# Extrait choisi
- - - - - - -

Référence : 2017 CAF 127

[TRADUCTION FRANÇAISE]

CORAM :

LA JUGE DAWSON

LE JUGE DE MONTIGNY

LA JUGE WOODS

 

ENTRE :

ROGERS COMMUNICATIONS CANADA INC.

partie demanderesse

et

METRO CABLE T.V. MAINTENANCE AND SERVICE EMPLOYEES’ ASSOCIATION et GRAND RIVER TECHNICAL EMPLOYEES ASSOCIATION

parties défenderesses

Audience tenue à Toronto (Ontario), le 1er juin 2017.

Jugement rendu à Ottawa (Ontario), le 15 juin 2017.

MOTIFS DU JUGEMENT :

LE JUGE DE MONTIGNY

Y ONT SOUSCRIT :

LA JUGE DAWSON

LA JUGE WOODS

 


Date : 20170615


Dossier : A-299-16

Référence : 2017 CAF 127

CORAM :

LA JUGE DAWSON

LE JUGE DE MONTIGNY

LA JUGE WOODS

 

ENTRE :

ROGERS COMMUNICATIONS CANADA INC.

partie demanderesse

et

METRO CABLE T.V. MAINTENANCE AND SERVICE EMPLOYEES’ ASSOCIATION et GRAND RIVER TECHNICAL EMPLOYEES ASSOCIATION

parties défenderesses

MOTIFS DU JUGEMENT

LE JUGE DE MONTIGNY

[1]  Rogers Communications Canada Inc. (Rogers) sollicite le contrôle judiciaire d’une décision par laquelle le Conseil canadien des relations industrielles (le CCRI ou le Conseil), publiée sous la référence 2016 CCRI LD 3677, a accueilli la demande de réexamen d’une unité de négociation présentée par la partie défenderesse, Metro Cable T.V. Maintenance and Service Employees Association (le syndicat), au titre de l’article 18 du Code canadien du travail, L.R.C. 1985, ch. L‑2 (le Code).

[2]  La présente demande de contrôle judiciaire soulève la question de savoir si le pouvoir de réexamen conféré au CCRI par l’article 18 a changé par suite des modifications apportées à la section III – Acquisition et extinction des droits de négociation du Code, et plus précisément de la nouvelle exigence concernant la tenue d’un scrutin de représentation secret dans le cas des demandes d’accréditation. Si tel est le cas, Rogers soutient que le CCRI a rendu une décision déraisonnable en ne tenant pas compte de ces modifications dans l’exercice de ses fonctions discrétionnaires de réexamen.

- - - - - - -

# Consignes
A – D'après l'extrait du jugement, pourquoi Rogers estime-t-elle que la décision du CCRI serait déraisonnable ? Répondez en une à trois phrases.
B – Dans l'extrait du jugement, quel juge a rédigé les motifs du jugement ?
C – Rédigez la suite de l'extrait du jugement sur le réexamen de l'unité de négociation, en reprenant après son dernier paragraphe.
La liste qui suit provient d'une autre source que l'extrait du jugement.

# Documents fournis
- - - - - - -

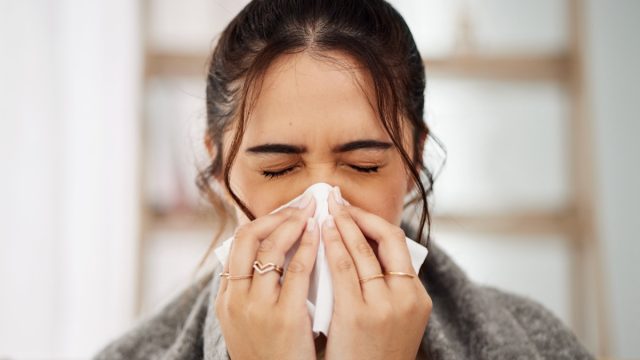 sick woman blowing nose
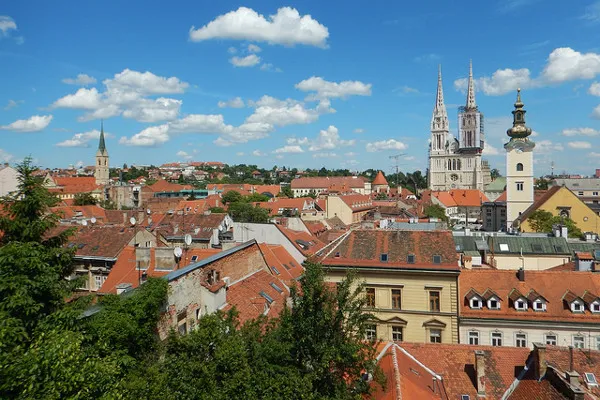 Panorama Zagrzebia z czerwonymi dachami i dwiema wieżami katedry Wniebowzięcia NMP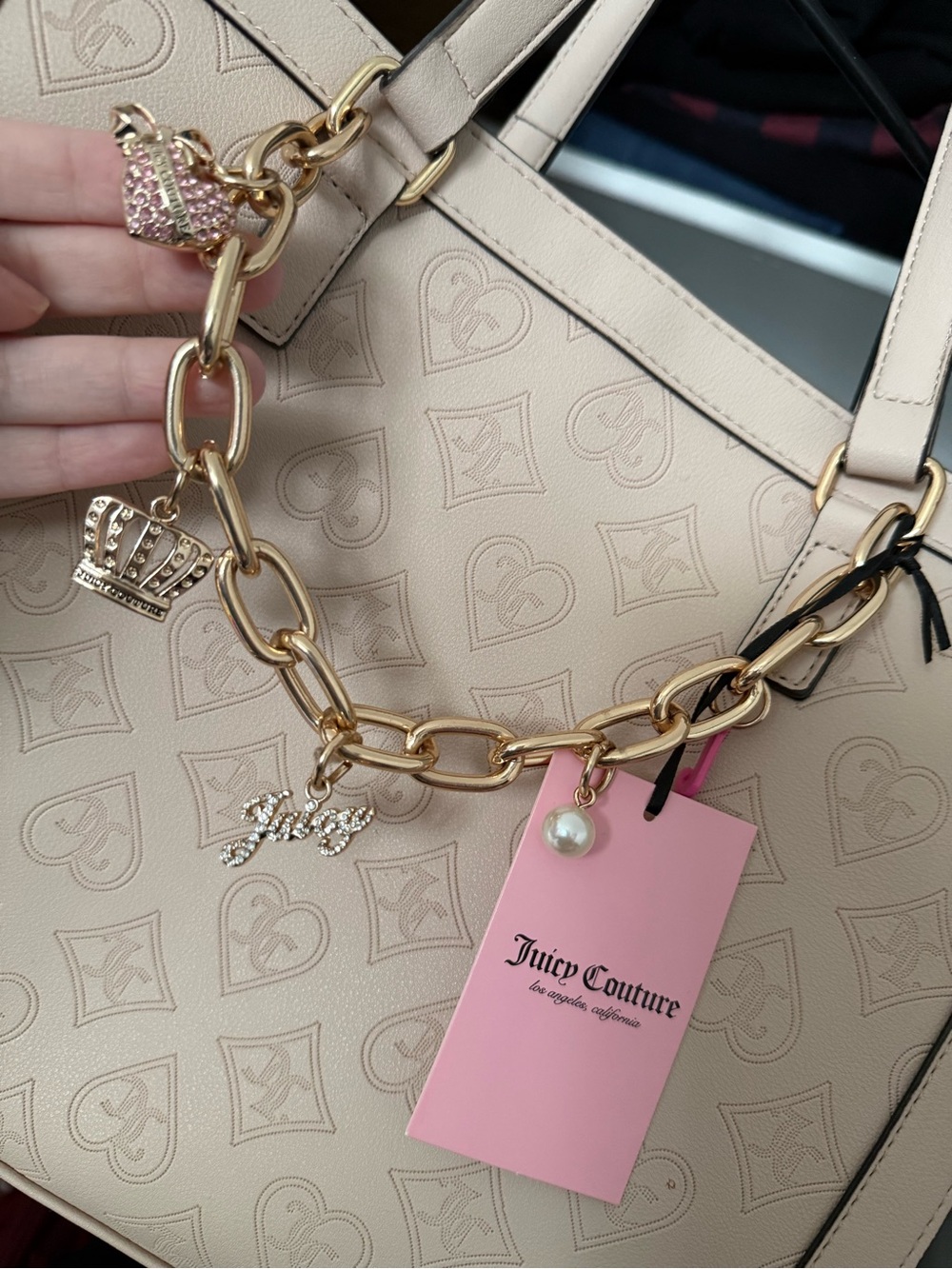 Juicy Couture Beige Tote with Gold Charm Chain and Pink Tag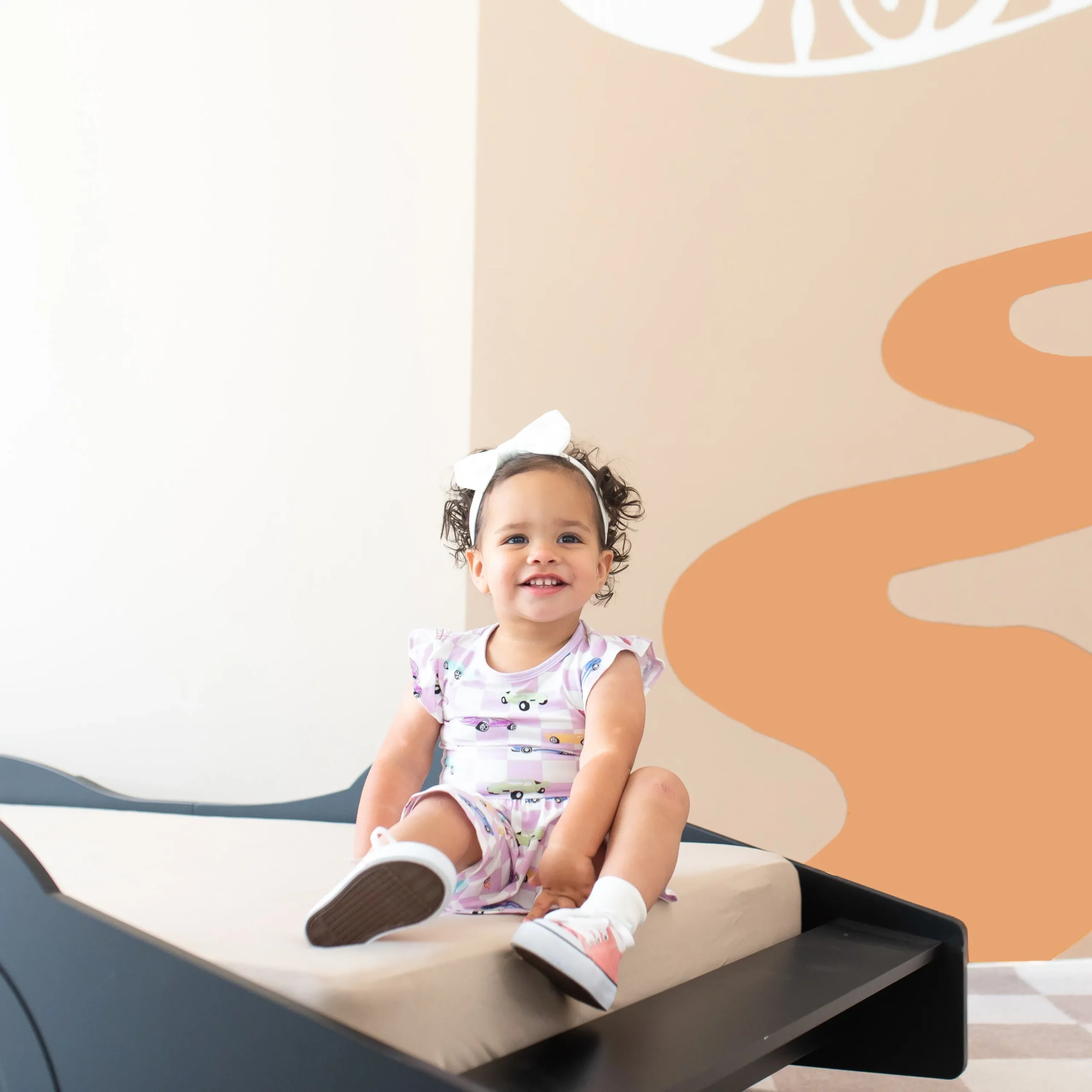 Kyte Baby Twirl Bodysuit Dress in Sparkles and Speed Best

- - - - - - -

# Réponses
A – Rogers soutient que, si le pouvoir de réexamen prévu à l'article 18 a changé à la suite des modifications apportées à la section III du Code, notamment la nouvelle exigence d'un scrutin de représentation secret pour les demandes d'accréditation, le CCRI a rendu une décision déraisonnable. Selon elle, le Conseil n'a pas tenu compte de ces modifications dans l'exercice de ses fonctions discrétionnaires de réexamen.

B – Le juge de Montigny.

C –
[3]  Nul ne conteste les faits qui sous-tendent la présente demande. Rogers exploite des systèmes de câblodistribution dans diverses provinces, offrant à ses clients un service de télévision par câble et un accès Internet haute vitesse. Elle a à son service des employés syndiqués et non syndiqués. En 1973, le syndicat a été accrédité comme agent négociateur des employés techniques du prédécesseur de Rogers, Metro Cable T.V. Limited, à ses installations d’Etobicoke. Au fil des ans, les diverses demandes présentées au titre des articles 18 et 18.1 du Code ont transformé l’unité de négociation représentée par le syndicat, qui compte désormais des employés se trouvant dans les régions du Grand Toronto et de Mississauga. Plus précisément, depuis 2001, le syndicat a présenté 14 demandes – dont 13 ont été accueillies – afin d’élargir la base des membres de l’unité de négociation en proportion de la croissance de Rogers et d’assurer la représentation des nouveaux employés. Notre Cour est saisie en l’espèce du contrôle judiciaire de la quatorzième demande.

[4]  Vers le 1er mai 2013, Rogers a fait l’acquisition de Mountain Cablevision Limited (Mountain) auprès de Shaw Cable Hamilton, les employés de Mountain devenant de ce fait des employés de Rogers. Installée sur la rue Hester à Hamilton, en Ontario, Mountain employait plus de 100 personnes. Le syndicat a demandé l’ajout de 20 personnes ayant des profils de classification technique semblables à ceux figurant dans la description de l’unité de négociation (les employés de la rue Hester).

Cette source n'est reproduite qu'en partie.